**DIRECTIONS FOR THIS TASK:** Take the lines starting at the one containing "Time of clock at [270,219,708,704]: 3:10" and ending at the one containing "Time of clock at [436,414,468,450]: 6:33", substitute "watch" for "clock" throughout, and leave everything else unchanged. Return only those lines.

**DATASET:**
◇ ◇ ◇ ◇ ◇

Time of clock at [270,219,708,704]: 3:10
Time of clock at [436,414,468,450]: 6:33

◇ ◇ ◇ ◇ ◇

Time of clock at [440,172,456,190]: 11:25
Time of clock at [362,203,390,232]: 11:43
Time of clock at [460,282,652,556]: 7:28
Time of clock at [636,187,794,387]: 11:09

◇ ◇ ◇ ◇ ◇

**SOLUTION TO THE EXERCISE:**
Time of watch at [270,219,708,704]: 3:10
Time of watch at [436,414,468,450]: 6:33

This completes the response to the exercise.